>> START Document excerpt
# Oregon and Washington Cubers



## VigorousCuber (Aug 4, 2018)

If you're from Oregon or Washington this is for you. I would love to make more cubing friends in my area. Comment if you have an interest in being cubing friends or being in a cubing friend group. Maybe we can talk. Thanks!


----------



## Tabe (Aug 5, 2018)

Spokane, WA for me.


----------



## RedJack22 (Aug 5, 2018)

I'm from Castle Rock, Washington!


----------



## Kit Clement (Aug 5, 2018)

https://www.facebook.com/groups/159856602085/


----------



## VigorousCuber (Aug 5, 2018)

Thanks Kit!


----------



## Sotiria mntz (Aug 12, 2018)

hi..im not from Oregon , im from greece so i would also love to make some cubing friends ...even from other countries . do you have any kind of social media? (Messenger,instragram,etc)?
>> END Document excerpt
>> START Information given
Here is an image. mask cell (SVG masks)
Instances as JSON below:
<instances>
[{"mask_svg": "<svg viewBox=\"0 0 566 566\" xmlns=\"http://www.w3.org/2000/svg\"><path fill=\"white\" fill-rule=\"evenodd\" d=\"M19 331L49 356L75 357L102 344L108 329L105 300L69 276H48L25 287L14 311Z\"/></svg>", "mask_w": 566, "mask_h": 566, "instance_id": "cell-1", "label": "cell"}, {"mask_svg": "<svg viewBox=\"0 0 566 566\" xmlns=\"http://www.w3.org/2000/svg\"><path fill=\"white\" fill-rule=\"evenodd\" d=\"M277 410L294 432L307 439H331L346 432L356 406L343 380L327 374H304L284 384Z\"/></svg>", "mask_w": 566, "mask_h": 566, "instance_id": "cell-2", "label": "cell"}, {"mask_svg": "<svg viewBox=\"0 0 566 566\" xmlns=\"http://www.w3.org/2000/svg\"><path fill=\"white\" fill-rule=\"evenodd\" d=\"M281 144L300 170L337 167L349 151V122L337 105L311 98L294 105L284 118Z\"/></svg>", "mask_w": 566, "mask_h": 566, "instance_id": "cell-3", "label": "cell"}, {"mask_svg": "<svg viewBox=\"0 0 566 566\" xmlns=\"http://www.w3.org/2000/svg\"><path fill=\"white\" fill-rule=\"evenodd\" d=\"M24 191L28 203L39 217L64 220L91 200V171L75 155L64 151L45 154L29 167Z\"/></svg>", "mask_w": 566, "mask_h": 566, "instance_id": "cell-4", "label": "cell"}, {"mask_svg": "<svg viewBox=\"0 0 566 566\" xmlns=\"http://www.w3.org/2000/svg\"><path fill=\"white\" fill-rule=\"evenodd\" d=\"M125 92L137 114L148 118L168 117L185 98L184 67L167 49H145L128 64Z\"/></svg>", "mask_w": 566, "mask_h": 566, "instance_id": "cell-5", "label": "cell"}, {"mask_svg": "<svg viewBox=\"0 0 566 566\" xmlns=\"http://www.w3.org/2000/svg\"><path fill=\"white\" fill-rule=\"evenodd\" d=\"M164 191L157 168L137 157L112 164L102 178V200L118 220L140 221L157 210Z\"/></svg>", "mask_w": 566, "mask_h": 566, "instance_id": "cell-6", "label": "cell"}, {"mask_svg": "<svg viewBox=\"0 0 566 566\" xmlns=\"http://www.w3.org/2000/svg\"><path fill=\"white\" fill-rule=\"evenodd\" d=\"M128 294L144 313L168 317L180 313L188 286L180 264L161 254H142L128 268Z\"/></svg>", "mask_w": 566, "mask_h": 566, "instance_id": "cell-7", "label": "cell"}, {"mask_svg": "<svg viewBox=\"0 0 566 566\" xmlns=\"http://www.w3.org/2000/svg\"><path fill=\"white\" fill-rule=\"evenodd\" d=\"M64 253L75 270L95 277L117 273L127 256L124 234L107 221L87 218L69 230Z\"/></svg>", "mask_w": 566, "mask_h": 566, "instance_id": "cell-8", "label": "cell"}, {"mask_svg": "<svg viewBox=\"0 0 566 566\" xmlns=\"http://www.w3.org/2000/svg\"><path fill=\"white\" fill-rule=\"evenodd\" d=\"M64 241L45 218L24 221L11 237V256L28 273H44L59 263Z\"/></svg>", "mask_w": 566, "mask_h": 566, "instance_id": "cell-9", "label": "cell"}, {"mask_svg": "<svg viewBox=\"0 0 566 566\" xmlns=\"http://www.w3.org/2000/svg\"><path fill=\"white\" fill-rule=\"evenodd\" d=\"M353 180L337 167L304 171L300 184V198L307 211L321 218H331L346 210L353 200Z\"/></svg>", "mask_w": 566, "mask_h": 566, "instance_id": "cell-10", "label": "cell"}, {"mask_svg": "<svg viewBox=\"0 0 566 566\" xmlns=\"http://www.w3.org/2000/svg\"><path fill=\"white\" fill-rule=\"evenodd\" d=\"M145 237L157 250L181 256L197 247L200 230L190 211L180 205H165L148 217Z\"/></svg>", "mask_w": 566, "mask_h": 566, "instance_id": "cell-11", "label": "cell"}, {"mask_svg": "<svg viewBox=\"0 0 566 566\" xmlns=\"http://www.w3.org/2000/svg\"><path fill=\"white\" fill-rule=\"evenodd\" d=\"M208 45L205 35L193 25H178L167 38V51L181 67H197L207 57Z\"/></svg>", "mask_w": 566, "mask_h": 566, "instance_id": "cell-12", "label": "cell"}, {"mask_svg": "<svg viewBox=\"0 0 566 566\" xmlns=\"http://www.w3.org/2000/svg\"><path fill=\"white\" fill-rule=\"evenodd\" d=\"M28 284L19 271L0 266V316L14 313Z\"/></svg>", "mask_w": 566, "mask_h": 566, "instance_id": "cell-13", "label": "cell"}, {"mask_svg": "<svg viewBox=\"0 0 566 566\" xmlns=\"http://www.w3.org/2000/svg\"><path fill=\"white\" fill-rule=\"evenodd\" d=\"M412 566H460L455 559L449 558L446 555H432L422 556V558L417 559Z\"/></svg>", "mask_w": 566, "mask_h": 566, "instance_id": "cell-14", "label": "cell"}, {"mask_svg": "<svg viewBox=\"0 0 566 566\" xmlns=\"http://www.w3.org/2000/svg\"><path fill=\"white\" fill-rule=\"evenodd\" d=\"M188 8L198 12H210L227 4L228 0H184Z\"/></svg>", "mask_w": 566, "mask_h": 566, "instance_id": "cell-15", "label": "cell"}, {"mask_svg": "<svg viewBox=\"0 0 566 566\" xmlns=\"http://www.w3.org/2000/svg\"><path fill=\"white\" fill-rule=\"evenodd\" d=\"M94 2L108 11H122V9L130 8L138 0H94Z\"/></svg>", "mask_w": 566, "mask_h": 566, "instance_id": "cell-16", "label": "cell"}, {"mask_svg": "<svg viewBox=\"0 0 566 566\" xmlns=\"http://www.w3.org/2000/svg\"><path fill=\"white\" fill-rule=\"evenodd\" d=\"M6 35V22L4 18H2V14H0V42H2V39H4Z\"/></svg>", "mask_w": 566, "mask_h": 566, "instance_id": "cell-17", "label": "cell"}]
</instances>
>> END Information given
# [Short exercise]
Pick up the forum thread on Oregon and Washington cubers after its last post and continue it.

# [Exercise answer]
----------



## _zoux (Aug 12, 2018)

Sotiria mntz said:


> hi..im not from Oregon , im from greece so i would also love to make some cubing friends ...even from other countries . do you have any kind of social media? (Messenger,instragram,etc)?


Here's a discord server with 2000+ cubers:
https://discord.gg/cubers


----------



## Garf (Oct 27, 2021)

I know some people live in Washington state, but I was wondering if anyone else does, and if you are a huskies/cougars fan.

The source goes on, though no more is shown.